Requirement >> An unchanged copy of every record below, without pictures, is the goal.

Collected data

>>>>>

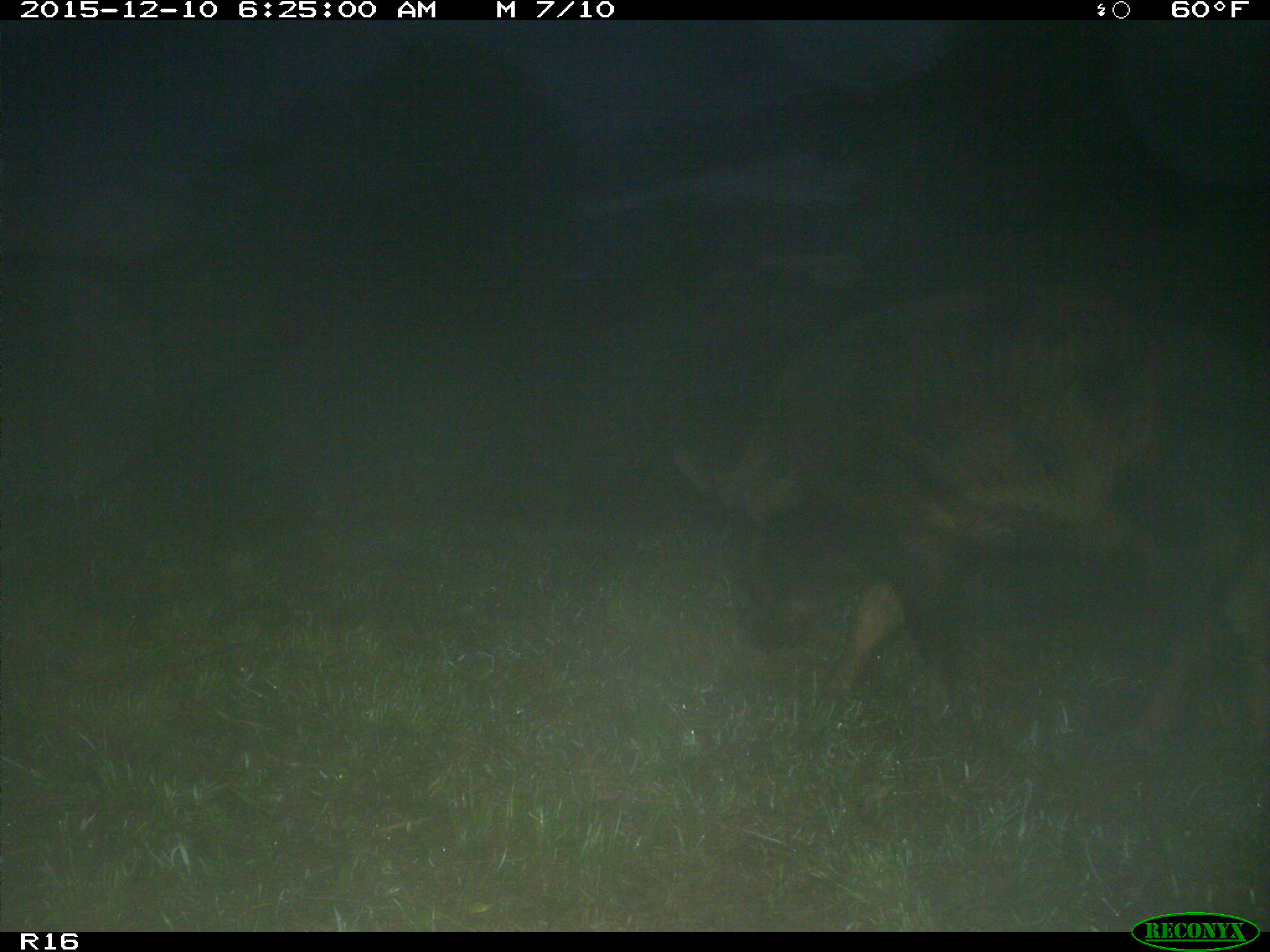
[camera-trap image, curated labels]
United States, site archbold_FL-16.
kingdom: Animalia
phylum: Chordata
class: Mammalia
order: Artiodactyla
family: Suidae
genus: Sus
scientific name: Sus scrofa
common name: wild boar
Sus scrofa (wild boar).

<<<<<

Task response >>
[camera-trap image, curated labels]
United States, site archbold_FL-16.
kingdom: Animalia
phylum: Chordata
class: Mammalia
order: Artiodactyla
family: Suidae
genus: Sus
scientific name: Sus scrofa
common name: wild boar
Sus scrofa (wild boar).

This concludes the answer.